List every line below that contains the string "instances". Matches are case-sensitive.
— begin Listed entries —
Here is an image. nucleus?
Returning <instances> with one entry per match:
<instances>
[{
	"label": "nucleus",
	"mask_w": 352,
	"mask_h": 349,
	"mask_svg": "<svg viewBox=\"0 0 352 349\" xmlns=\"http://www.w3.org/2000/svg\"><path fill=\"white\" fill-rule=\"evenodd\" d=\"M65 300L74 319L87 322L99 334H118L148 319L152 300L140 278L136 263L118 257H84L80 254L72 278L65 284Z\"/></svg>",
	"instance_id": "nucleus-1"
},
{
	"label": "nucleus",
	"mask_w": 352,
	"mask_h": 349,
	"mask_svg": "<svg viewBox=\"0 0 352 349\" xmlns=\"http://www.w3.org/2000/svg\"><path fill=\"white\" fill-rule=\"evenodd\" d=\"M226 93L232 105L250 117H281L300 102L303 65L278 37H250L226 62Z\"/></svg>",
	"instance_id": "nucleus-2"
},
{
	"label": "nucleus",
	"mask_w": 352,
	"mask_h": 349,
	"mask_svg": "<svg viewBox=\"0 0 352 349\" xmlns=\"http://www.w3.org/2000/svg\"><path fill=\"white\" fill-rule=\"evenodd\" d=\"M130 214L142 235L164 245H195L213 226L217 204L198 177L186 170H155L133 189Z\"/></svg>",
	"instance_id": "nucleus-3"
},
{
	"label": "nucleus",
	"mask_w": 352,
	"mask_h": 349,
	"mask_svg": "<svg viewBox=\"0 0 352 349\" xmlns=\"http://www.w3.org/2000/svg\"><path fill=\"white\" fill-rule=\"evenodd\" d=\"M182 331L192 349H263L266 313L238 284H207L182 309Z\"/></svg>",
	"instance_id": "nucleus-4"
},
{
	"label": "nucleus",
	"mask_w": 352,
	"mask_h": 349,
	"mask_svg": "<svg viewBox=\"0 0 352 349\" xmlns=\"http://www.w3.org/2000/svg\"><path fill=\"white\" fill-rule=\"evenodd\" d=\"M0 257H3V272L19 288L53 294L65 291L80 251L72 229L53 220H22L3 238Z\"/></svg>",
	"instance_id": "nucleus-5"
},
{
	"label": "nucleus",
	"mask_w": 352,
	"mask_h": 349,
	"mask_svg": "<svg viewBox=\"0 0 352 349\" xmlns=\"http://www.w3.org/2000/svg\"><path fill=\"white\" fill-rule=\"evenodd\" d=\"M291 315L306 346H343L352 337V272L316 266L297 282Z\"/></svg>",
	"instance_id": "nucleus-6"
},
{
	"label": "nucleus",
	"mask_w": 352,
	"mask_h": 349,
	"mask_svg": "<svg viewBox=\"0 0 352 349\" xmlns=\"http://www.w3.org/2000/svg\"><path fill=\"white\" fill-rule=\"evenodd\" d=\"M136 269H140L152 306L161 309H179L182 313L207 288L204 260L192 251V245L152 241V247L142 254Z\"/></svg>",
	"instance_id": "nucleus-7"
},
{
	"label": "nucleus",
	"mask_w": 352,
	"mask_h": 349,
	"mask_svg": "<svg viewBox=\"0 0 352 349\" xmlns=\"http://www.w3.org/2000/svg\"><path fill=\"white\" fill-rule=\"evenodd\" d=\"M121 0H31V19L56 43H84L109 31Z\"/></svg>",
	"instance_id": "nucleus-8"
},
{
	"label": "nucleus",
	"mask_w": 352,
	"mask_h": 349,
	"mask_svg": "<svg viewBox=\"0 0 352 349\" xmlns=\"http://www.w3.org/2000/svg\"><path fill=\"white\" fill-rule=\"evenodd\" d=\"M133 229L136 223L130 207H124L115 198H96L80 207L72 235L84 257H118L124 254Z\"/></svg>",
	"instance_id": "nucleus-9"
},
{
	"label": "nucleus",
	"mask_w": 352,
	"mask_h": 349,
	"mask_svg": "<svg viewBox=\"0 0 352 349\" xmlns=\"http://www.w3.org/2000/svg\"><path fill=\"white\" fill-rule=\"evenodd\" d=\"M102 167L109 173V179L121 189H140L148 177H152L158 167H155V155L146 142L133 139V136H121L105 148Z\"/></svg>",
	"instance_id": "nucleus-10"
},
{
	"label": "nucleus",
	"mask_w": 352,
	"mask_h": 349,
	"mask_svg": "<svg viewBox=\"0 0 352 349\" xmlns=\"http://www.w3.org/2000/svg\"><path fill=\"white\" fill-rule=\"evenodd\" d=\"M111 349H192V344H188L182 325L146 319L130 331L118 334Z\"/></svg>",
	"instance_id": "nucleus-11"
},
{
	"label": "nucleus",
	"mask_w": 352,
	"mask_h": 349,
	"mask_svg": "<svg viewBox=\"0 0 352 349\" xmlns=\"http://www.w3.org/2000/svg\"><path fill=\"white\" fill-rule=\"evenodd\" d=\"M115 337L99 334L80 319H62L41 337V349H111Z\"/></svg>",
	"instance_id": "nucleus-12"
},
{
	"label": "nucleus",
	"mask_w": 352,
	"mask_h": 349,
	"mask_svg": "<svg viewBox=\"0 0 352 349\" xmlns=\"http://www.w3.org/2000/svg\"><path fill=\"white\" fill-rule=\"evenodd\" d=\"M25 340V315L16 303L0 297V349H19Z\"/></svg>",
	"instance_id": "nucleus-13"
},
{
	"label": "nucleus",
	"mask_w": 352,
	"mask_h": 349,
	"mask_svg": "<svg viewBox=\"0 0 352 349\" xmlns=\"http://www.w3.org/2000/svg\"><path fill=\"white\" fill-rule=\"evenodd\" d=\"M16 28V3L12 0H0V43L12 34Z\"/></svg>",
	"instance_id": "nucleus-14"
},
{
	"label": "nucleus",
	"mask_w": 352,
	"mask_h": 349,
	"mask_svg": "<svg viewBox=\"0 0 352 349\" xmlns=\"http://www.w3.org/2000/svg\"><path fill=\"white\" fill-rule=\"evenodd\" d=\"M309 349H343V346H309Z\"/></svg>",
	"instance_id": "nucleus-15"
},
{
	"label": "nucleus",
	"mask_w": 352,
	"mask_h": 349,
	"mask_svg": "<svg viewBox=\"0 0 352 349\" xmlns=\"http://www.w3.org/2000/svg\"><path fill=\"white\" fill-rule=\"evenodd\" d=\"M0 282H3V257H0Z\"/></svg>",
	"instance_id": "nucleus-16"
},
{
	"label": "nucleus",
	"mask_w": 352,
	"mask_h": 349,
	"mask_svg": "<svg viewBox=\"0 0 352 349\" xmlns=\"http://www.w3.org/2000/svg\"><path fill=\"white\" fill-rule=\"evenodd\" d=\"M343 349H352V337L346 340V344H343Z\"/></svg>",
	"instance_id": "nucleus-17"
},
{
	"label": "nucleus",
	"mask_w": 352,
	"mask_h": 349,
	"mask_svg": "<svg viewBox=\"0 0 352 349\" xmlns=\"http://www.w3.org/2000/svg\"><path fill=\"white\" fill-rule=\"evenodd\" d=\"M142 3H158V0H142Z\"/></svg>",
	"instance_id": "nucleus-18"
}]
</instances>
— end Listed entries —
Complete answer =
Returning <instances> with one entry per match:
<instances>
</instances>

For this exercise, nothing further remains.